The amount of energy involved in, say, tapping into the cloud, collaborating on important projects, or streaming movies from Netflix is no small matter. Power use of data centers in the United States has grown at about a 4 percent rate annually since 2010 and is expected to hit 73 billion kilowatt hours by 2020, more than 1.8 percent of the country’s total electricity use, according to the Energy Department’s U.S. Data Center Energy Usage Report.

For context, that’s enough energy to power 6.2 million average-size American homes for a year, or to run Disneyland for 170 years. Consumption isn’t the only issue — data centers also contribute about 2 percent of the world’s greenhouse gas emissions, which is about the same as the entire airline industry.

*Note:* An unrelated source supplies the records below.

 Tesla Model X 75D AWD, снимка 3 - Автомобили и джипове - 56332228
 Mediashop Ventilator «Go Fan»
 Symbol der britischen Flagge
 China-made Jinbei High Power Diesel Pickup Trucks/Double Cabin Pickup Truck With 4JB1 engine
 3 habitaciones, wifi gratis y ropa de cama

The upward trend in electricity use actually has been curtailed over the past decade or so. In the five years before 2010, data center power use had grown by 24 percent. And in the first half of the 2000s, when cloud computing started taking off, the growth rate was about 90 percent.

Companies that run many of the biggest data centers — Google, Amazon, Microsoft and their ilk — have added many efficiency measures, while data center managers across the board have pursued alternative power sources such as solar, hydro, wind and geothermal power. Many of the biggest operators say they are closing in on carbon-neutral footprints. And IT providers are game for other ideas, too: Microsoft just plopped a data center in the ocean off Scotland’s Orkney Islands, and while that move was mostly about fast deployment and proximity to customers, the company also takes advantage of natural cooling from the ocean.

Thinking Green

AI techniques, particularly machine learning and deep learning, can do a lot to make processes more efficient, more secure and less expensive. One of the keys to better efficiency is keeping things cool, a necessity in any era of computing.

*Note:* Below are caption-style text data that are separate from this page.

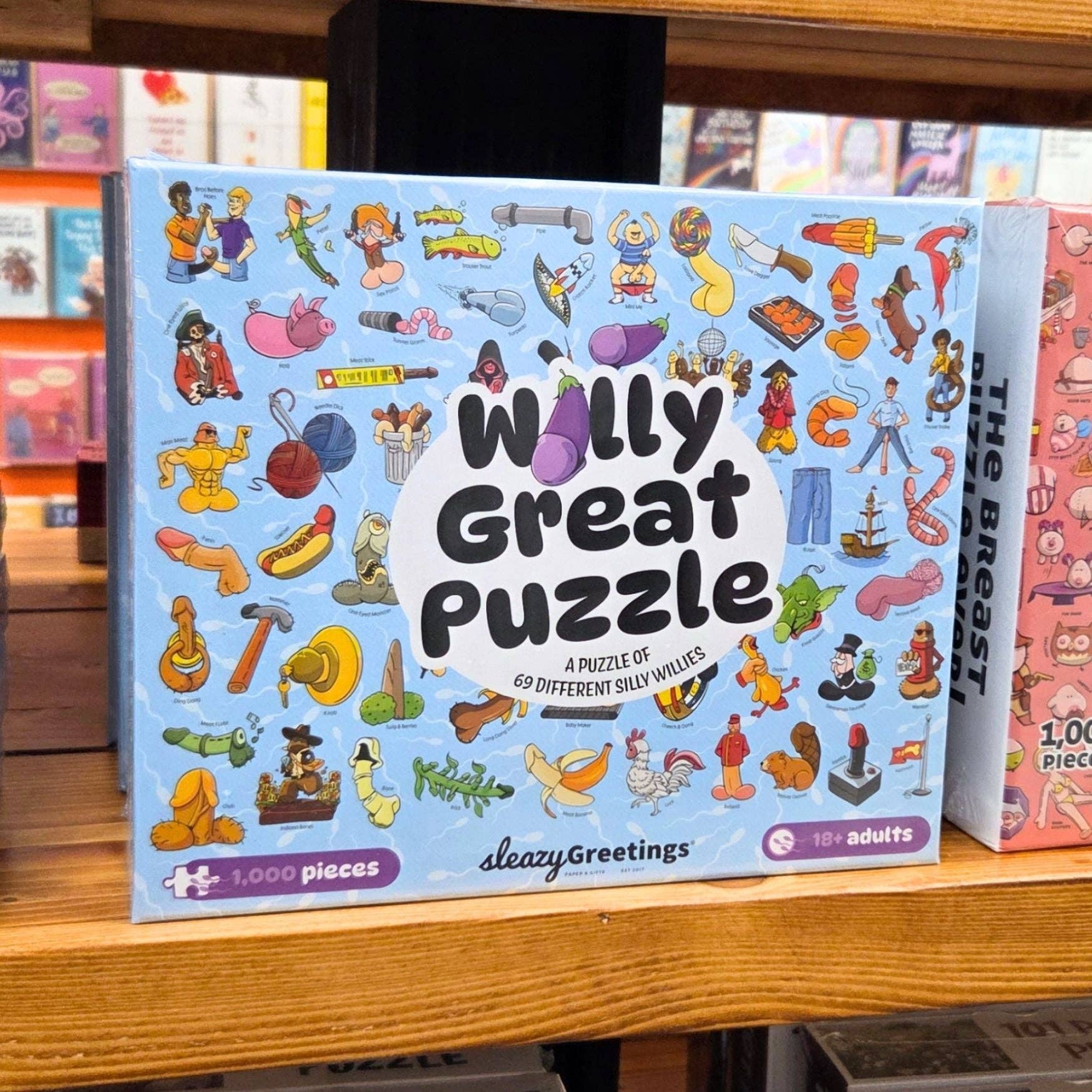 Willy Great Jigsaw Puzzle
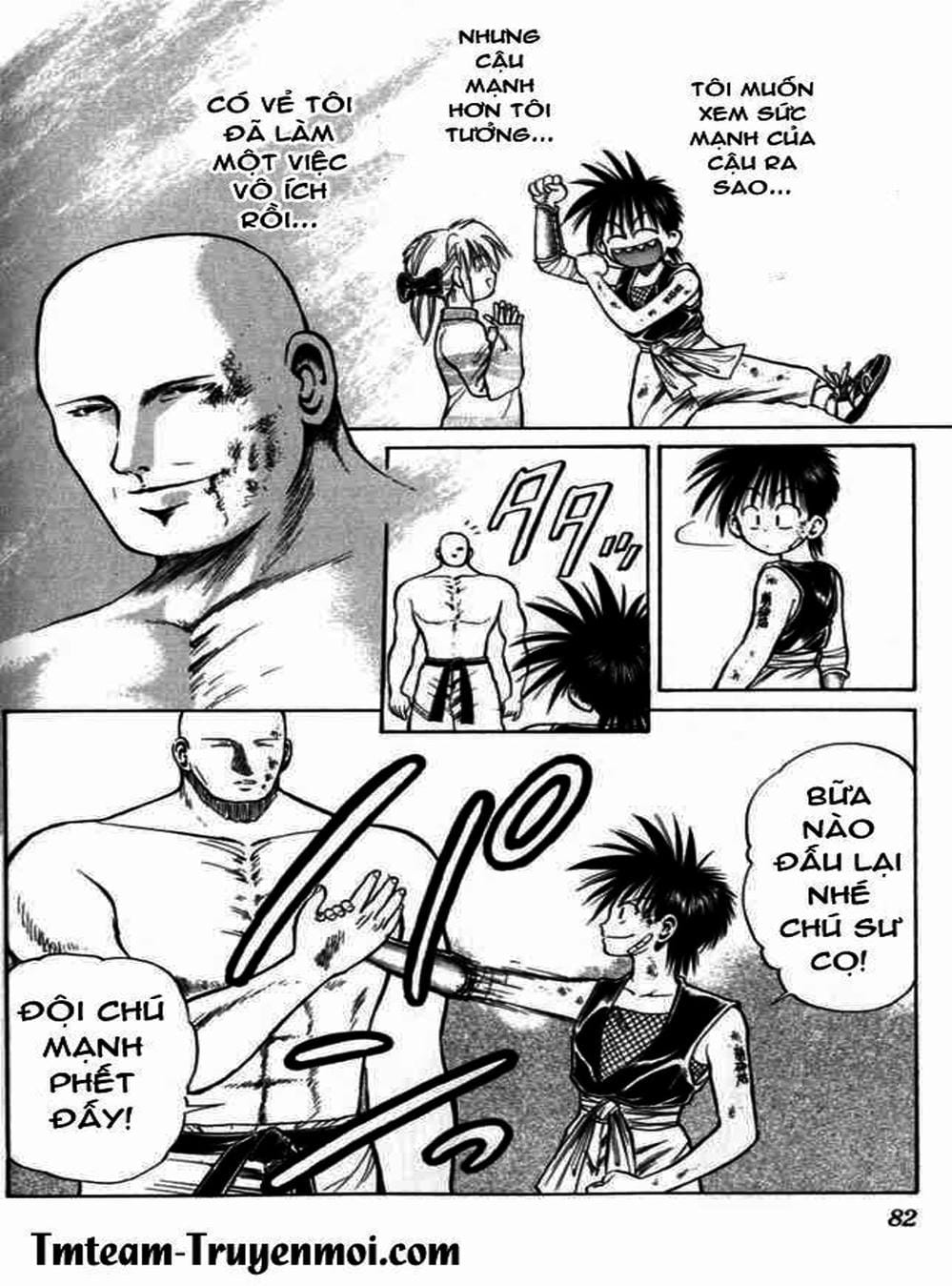 Truyện Tranh Ngọn Lửa Recca - Flame Of Recca trang 9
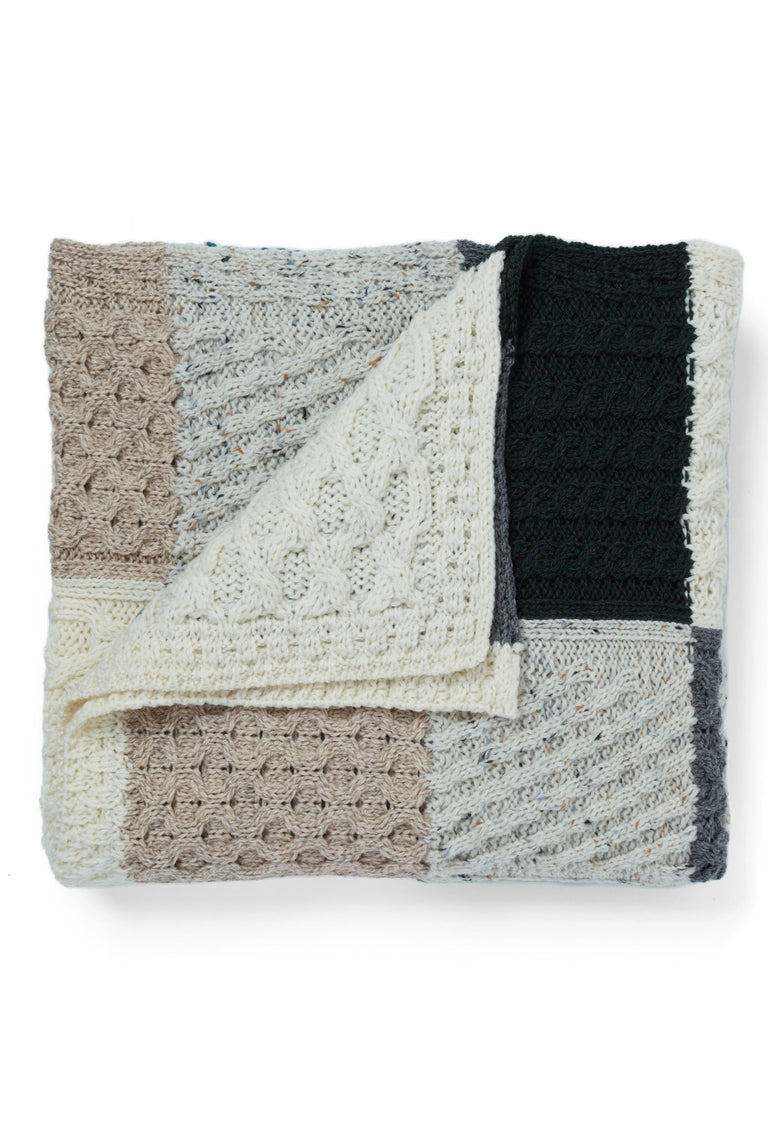 Killala Aran Intarsiendecke 850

Google, no stranger to massive amounts of data or to AI, started using AI to help manage its data centers a couple years ago, with AI agents surveying the company’s data center cooling systems and making recommendations on how to improve efficiency, an approach that resulted in significant savings. Now, Google and DeepMind (Alphabet Inc.’s AI division) have given the keys to AI with a first-of-its-kind cloud-based control system under which AI is directly controlling data center cooling (though doing it under human supervision, the company notes). In the first several months of operation, Google said the system has reduced energy use for cooling by about 30 percent.

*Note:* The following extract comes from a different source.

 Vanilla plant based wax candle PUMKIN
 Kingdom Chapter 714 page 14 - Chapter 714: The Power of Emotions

In addition to cutting energy bills, Google and other big data center operators say slashing their CO2 emissions is a primary goal. And using AI to more efficiently run data centers can also save money in other ways. In 2016, a Delta Airlines data center outage blamed on an electrical failure grounded 2,000 flights over three days and cost the airline $150 million. Machine learning’s ability to monitor system workflows and spot vulnerabilities and potential overloads could have avoided that problem.

Branching Out

Government organizations, which run some massive data centers of their own, are ripe for making use of AI, an idea supported for various uses by the General Services Administration, the National Institute of Standards and Technology and the Securities and Exchange Commission. Many agencies already employ AI in their data systems at one level or another.

Beyond energy consumption and CO2 emissions, AI can add a lot to management of data centers, which have many functions to track. On the physical side, there are the power and power distribution elements, sensors, switches and backup devices such as uninterrupted power supplies, as well as the rack systems of the servers, the material infrastructure of the place and physical security. All of them can send real-time information on their status.

AI can, for example, better distribute and balance workloads through predictive analytics, track disc use and server performance, and draw on both real-time data and historical patterns to avoid network bottlenecks. Machine learning systems also can help with data processes. And it’s particularly good with cybersecurity.

AI is quickly weaving its way into the full range of digital activity, from transportation, financial services and medicine, to image searches and talking personal assistants to medical care. Because AI already handles a lot of the data we receive, it might as well play its part in managing the process more efficiently.